Speakers at the event included: Representative Gwen Moore, NCAI Task Force Co-Chair Juana Majel Dixon, Caroline LaPorte, Mary Katherine Nagle, Leanne Guy, Carmen O’Leary, and Florence Choyou, the mother of a Hopi woman who was murdered.
The need to educate federal partners, Members of Congress, allies and the general public on gender-based violence issues in tribal communities is timely. The Violence Against Women Act, which includes necessary protections for American Indians and Alaska Natives, would have expired September 30, 2018 but is currently funded through December 7 as part of the continuing resolution passed by Congress. Movement has been made, including a 2018 Reauthorization bill from Representative Sheila Jackson Lee, which includes provisions to address the crisis of missing and murdered, but Native women experience particular vulnerabilities that make a delay of passage problematic. Native women are incredibly vulnerable, experiencing violence at astronomical rates:
More than 4 in 5 American Indian and Alaska Native women (84.3%) have experienced violence in their lifetime, including:
• 56.1% who have experienced sexual violence
• 55.5% who have experienced physical violence by an intimate partner
• 48.4% who have experienced stalking
• 66.4% who have experienced psychological aggression by an intimate partner (NIJ, 2016).

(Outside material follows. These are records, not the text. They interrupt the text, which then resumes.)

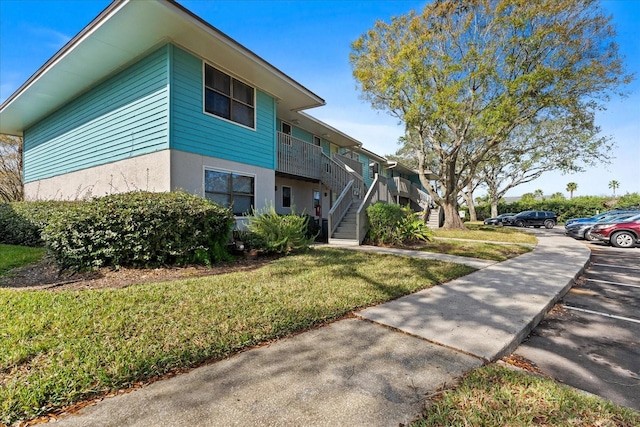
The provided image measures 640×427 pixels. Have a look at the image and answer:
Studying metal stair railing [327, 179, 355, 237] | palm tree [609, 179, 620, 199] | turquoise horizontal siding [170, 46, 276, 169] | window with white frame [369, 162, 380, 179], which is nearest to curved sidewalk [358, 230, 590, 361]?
metal stair railing [327, 179, 355, 237]

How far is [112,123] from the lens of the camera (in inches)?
345

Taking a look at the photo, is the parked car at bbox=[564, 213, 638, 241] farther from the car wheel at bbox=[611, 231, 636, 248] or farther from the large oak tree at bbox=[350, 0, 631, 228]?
the large oak tree at bbox=[350, 0, 631, 228]

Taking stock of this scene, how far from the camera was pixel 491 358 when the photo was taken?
250cm

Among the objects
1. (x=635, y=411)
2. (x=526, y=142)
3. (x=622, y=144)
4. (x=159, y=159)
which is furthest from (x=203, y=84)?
(x=622, y=144)

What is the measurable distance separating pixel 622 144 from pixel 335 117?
1022 inches

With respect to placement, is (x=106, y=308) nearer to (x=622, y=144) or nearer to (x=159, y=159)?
(x=159, y=159)

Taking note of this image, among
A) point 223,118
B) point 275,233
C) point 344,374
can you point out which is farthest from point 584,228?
point 344,374

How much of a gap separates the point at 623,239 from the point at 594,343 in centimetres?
1290

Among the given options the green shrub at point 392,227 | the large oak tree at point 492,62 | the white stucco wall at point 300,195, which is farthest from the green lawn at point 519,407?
the large oak tree at point 492,62

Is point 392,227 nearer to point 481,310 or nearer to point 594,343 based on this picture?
point 481,310

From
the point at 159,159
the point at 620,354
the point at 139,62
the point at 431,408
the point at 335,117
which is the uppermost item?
the point at 335,117

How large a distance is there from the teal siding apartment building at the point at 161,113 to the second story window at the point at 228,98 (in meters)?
0.03

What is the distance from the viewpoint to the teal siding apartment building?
278 inches

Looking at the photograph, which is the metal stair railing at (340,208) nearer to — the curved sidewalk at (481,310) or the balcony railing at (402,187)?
the curved sidewalk at (481,310)
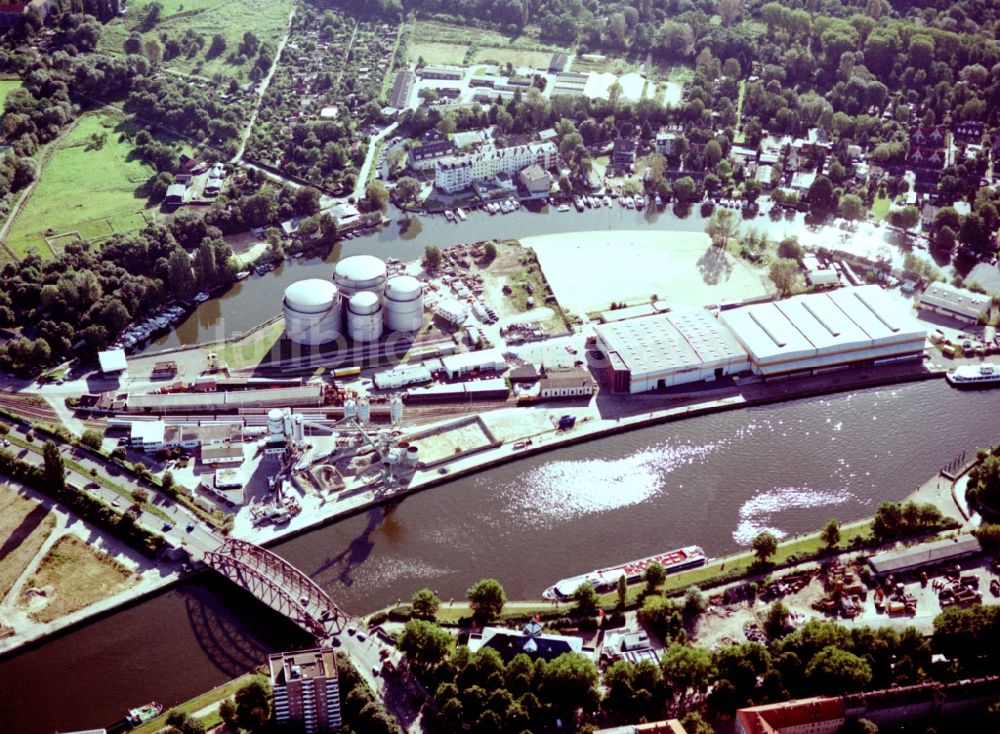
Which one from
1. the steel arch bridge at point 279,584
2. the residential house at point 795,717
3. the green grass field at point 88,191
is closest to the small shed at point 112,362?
the green grass field at point 88,191

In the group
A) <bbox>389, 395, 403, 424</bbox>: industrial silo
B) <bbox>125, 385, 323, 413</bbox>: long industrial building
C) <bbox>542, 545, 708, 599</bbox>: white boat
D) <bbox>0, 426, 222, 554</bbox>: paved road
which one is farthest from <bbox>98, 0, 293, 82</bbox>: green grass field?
<bbox>542, 545, 708, 599</bbox>: white boat

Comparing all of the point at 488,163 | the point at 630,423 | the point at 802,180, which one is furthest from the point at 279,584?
the point at 802,180

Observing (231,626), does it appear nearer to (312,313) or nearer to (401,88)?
(312,313)

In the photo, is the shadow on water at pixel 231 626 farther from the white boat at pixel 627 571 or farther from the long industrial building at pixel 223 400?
the long industrial building at pixel 223 400

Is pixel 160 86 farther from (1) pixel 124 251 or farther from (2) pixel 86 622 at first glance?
(2) pixel 86 622

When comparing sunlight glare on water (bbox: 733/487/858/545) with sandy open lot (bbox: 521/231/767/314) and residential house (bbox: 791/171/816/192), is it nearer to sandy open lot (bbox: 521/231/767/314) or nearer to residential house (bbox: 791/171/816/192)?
sandy open lot (bbox: 521/231/767/314)
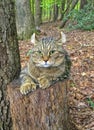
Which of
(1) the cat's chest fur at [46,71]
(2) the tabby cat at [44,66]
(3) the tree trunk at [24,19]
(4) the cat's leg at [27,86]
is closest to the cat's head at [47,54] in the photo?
(2) the tabby cat at [44,66]

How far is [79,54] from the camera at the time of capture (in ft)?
32.7

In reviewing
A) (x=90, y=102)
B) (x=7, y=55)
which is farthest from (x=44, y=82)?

For the 56.1% of Native women who reported having experienced sexual violence, those same women also reported that 96% of this violence was perpetrated by at least one non-Native perpetrator.
This is relevant due to Supreme Court Decision, Oliphant v. Suquamish (1978), which had the effect of prohibiting tribal governments from prosecuting non-natives for crimes they commit on tribal lands. Advocates and tribal leaders continue to call for a full Oliphant fix in order to address the crisis of missing and murdered, as well as to address other forms of gender-based violence that Native women experience.
“In 1978, our Tribal Nations were stripped of our inherent jurisdiction to protect our own citizens on tribal lands. But we weren’t stripped of our voices. We stand together to speak out and honor the sisters, mothers, aunties and friends we have lost. And we pledge to do all that we can to restore the jurisdiction that has been taken away.”